B.C.'s first environment minister, Jim Nielsen, dead at 79
Nielsen remembered by his children for dedication to province and home life
Liam Britten · CBC News · Posted: Apr 04, 2018 11:15 PM PT | Last Updated: April 4
Former politician Jim Nielsen, who was B.C.'s first environment minister, has died.
Nielsen died early Wednesday morning, in New Westminster's Royal Columbian Hospital, according to his daughter, Debra Tomkow. He was 79.
Nielsen died suddenly, Tomkow said. "It really shocked us."
"He was very much a family man," she added. "His number one priority, always, was us."
But as a public figure, Tomkow said her father was a brilliant politician and administrator.
"He was very much about the people … ensuring that his role focused on the community and what was best within that, instead of making people happy," she said.
Tomkow said her father relished his time as a minister — especially his later appointment as a health minister.
"I think he really felt he could provide positive results in that role," Tomkow said. "I believe history does show that."
From media to politics
Born in Moose Jaw, Sask., in 1938, James Arthur Nielsen moved to Richmond, B.C. in his early high school years, Tomkow said.

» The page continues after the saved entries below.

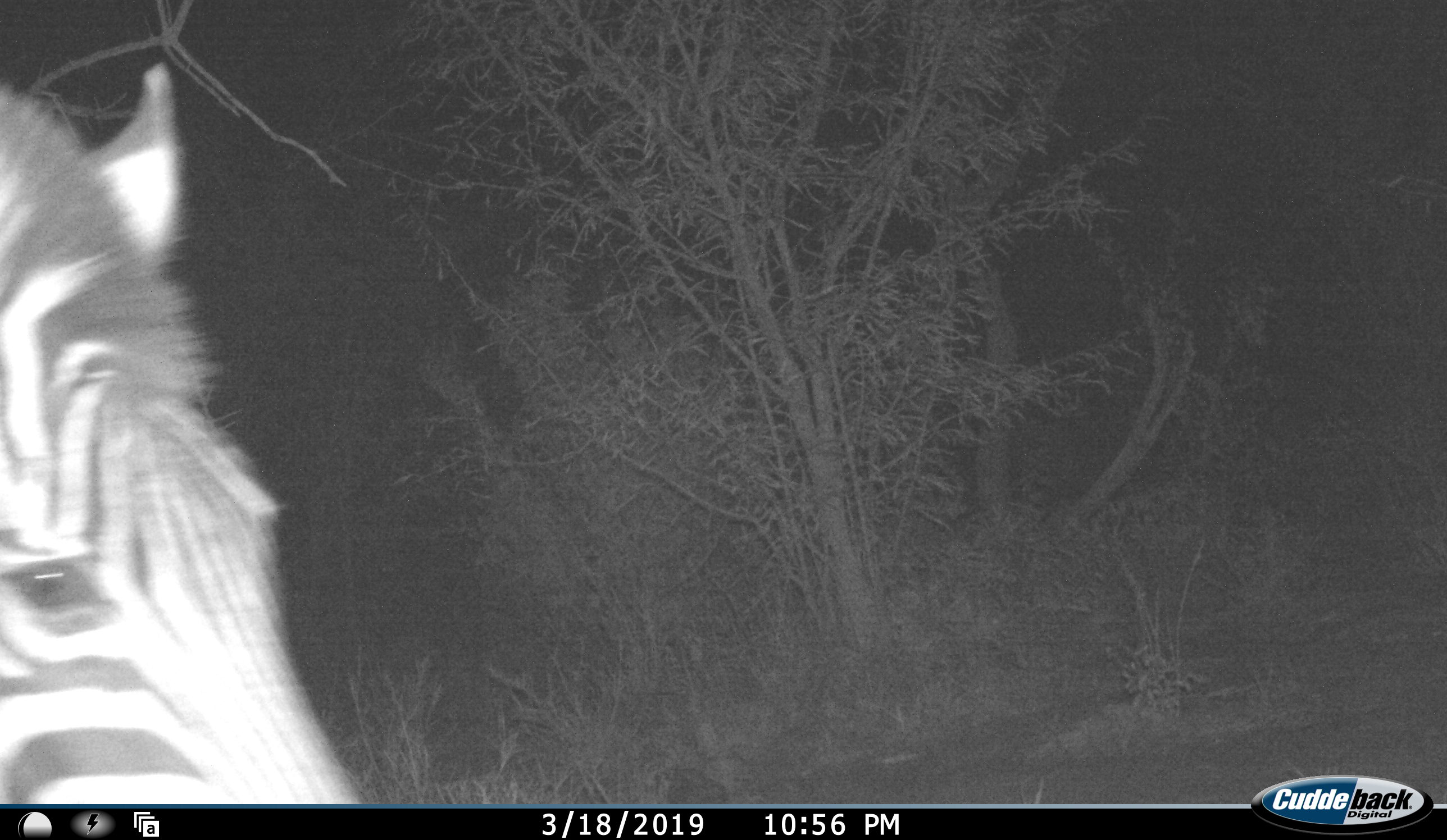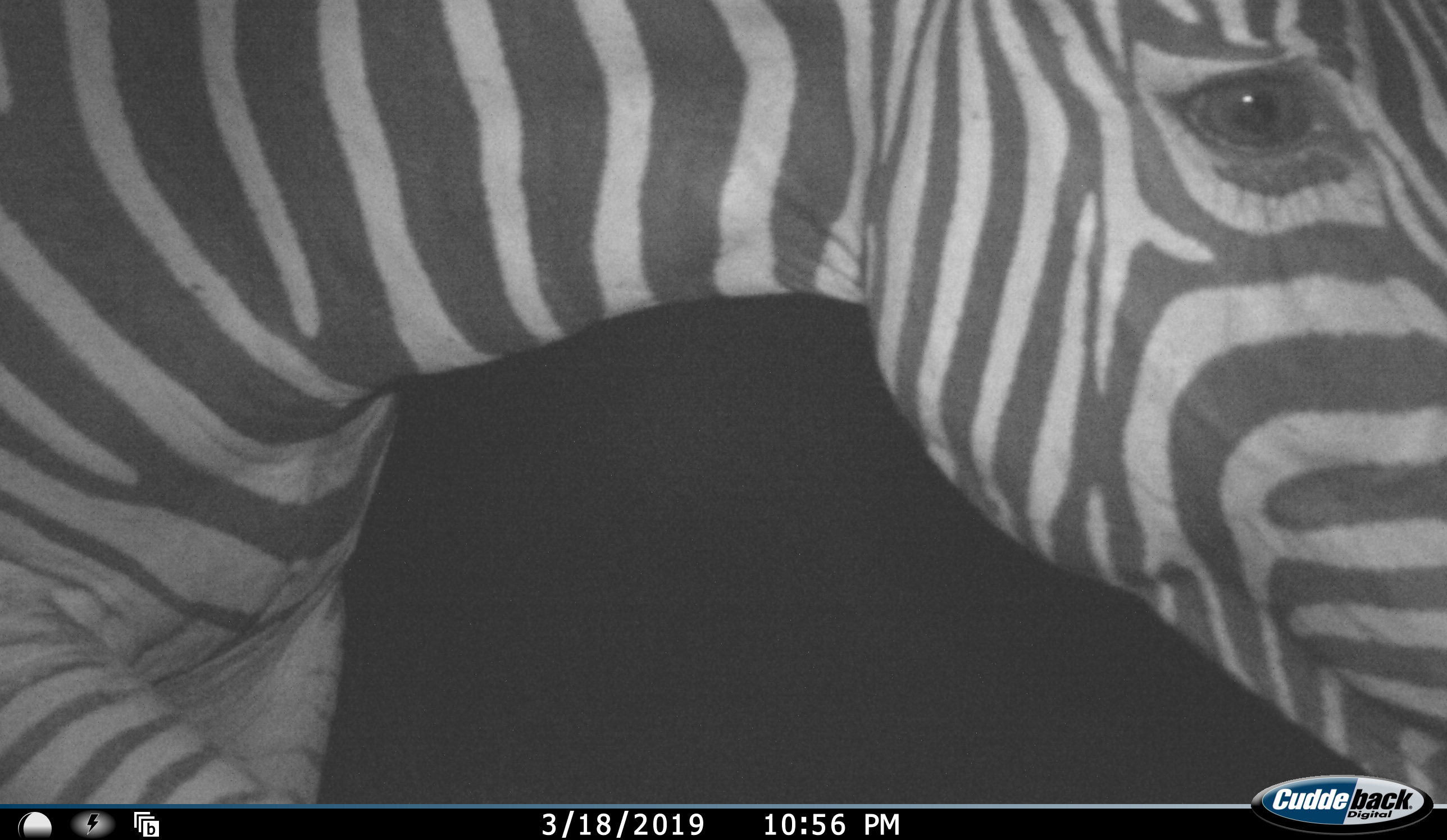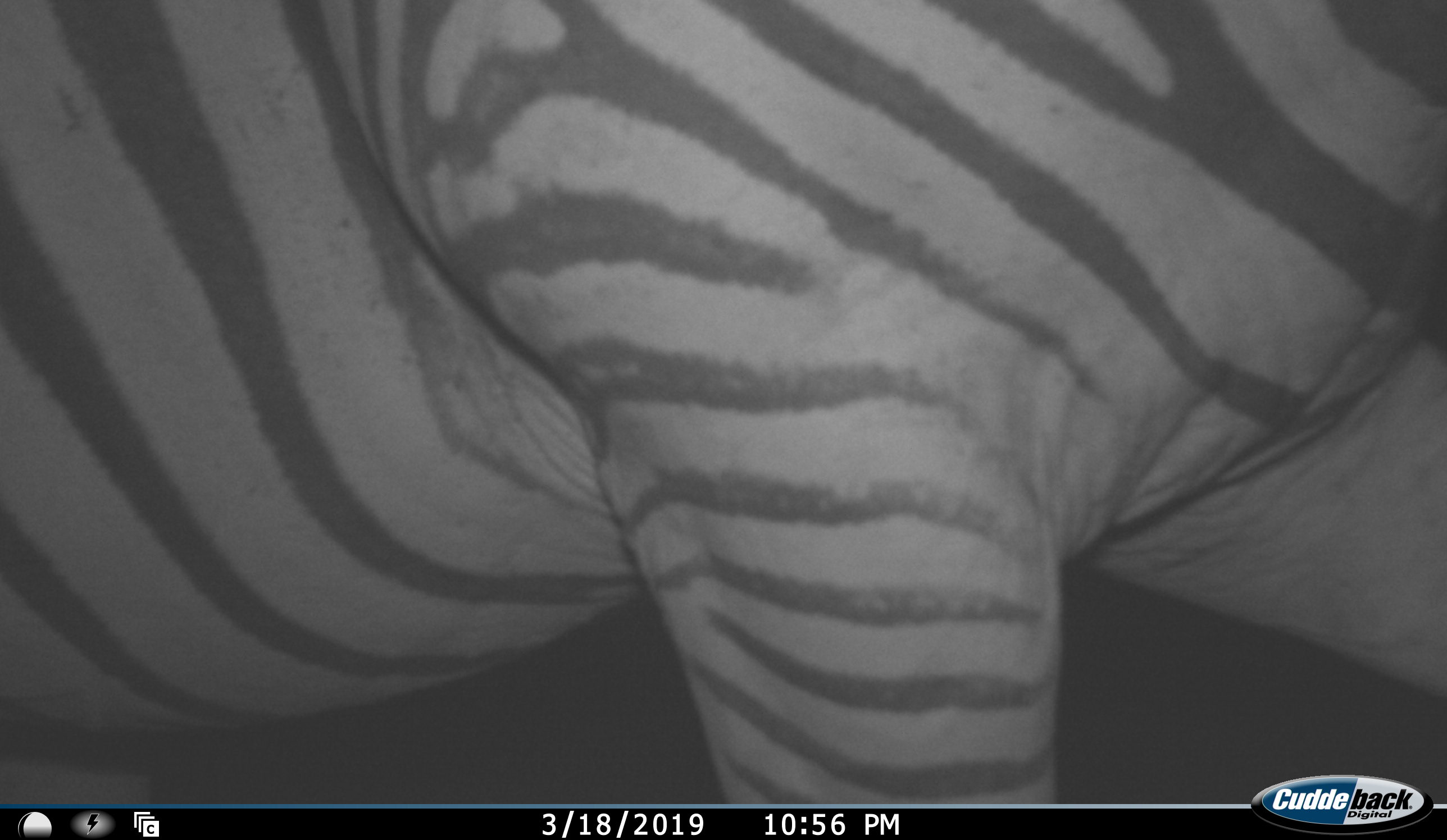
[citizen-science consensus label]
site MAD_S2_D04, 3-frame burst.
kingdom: Animalia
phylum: Chordata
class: Mammalia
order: Perissodactyla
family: Equidae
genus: Equus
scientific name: Equus quagga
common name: plains zebra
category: zebraplains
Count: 1.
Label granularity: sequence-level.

He spent many years as a talk radio host in the Lower Mainland before being elected MLA for Richmond in the 1970s.
"He very much cared about what was happening provincially at that time," Tomkow recalled. "He was very much encouraged by many people to seek a political position."
Nielsen's radio success was a great help to his political career, she said, because it gave voters a sense of where he stood on the issues and what he was passionate about.
His son, Darin Nielsen, recalls that his father was extremely kind to those listeners.
He says one, a patient in the former Riverview Hospital, a mental health facility, was invited over for dinners several times.
"Maybe he had a gruff outside appearance, but inside he had a heart of a teddy bear," Darin Nielsen wrote of his father in an email to CBC.
Headed several ministries
Nielsen's stint as environment minister was notable not only because he was the province's first, but, as even he admitted in a 1999 interview, his Social Credit Party was largely ambivalent toward environmental protection.
Appointed to the post in 1975, he recalled former minister Phil Gaglardi calling B.C. "too big to pollute."
"Many people did not see environment and economy comfortably hand in hand," he recalled.
His answer to that problem? "You just ignore a lot of people."
After spending three years with the environment portfolio, Nielsen served three years as minister of consumer affairs and five years as health minister all under then-premier Bill Bennett.
After politics, Nielsen worked as a public speaker and newspaper columnist. He spent his last years living in Langley.
He is survived by his wife, nine children and according to Tomkow, 23 grandchildren.